(Dataset entries)
==============================
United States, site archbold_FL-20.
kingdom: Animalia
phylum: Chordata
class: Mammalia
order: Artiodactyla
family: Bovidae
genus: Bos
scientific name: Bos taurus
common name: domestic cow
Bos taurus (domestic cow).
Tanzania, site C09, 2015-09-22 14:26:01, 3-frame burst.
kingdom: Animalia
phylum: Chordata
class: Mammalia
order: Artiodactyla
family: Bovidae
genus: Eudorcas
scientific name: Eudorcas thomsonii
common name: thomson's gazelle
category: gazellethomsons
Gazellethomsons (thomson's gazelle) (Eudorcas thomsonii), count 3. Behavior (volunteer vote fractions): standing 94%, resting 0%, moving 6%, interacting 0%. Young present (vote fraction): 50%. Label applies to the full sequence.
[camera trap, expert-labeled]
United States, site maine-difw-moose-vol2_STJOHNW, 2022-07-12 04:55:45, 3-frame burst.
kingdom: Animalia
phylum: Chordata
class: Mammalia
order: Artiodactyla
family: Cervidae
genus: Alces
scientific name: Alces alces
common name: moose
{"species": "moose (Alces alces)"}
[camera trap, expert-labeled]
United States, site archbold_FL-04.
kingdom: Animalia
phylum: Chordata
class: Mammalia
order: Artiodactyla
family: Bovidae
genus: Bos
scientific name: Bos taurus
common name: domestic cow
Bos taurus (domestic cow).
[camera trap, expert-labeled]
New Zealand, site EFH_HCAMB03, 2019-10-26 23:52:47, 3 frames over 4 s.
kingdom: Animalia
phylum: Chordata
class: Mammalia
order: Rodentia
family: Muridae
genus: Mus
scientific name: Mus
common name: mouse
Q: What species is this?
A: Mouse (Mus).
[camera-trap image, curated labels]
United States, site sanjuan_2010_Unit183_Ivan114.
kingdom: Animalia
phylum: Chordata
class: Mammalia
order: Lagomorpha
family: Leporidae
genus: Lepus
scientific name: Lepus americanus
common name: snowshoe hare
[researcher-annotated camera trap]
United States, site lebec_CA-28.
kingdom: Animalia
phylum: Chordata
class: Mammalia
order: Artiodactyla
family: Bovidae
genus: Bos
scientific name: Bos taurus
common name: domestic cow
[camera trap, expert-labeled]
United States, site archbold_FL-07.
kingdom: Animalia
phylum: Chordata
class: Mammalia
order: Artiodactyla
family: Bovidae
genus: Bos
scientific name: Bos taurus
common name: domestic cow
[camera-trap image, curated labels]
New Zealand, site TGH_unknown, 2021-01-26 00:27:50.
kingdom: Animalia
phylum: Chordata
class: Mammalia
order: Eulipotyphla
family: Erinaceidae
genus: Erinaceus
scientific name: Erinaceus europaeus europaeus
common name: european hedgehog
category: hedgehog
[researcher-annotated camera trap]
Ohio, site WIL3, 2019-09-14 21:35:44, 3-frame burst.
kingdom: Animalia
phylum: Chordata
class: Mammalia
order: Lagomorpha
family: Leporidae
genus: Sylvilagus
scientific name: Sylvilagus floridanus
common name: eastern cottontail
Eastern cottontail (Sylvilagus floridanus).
==============================
▶ What you have to do:
Tally, across the records, each line that contains the word "Zealand", and answer with nothing except the count.

▶ Result for this task:
2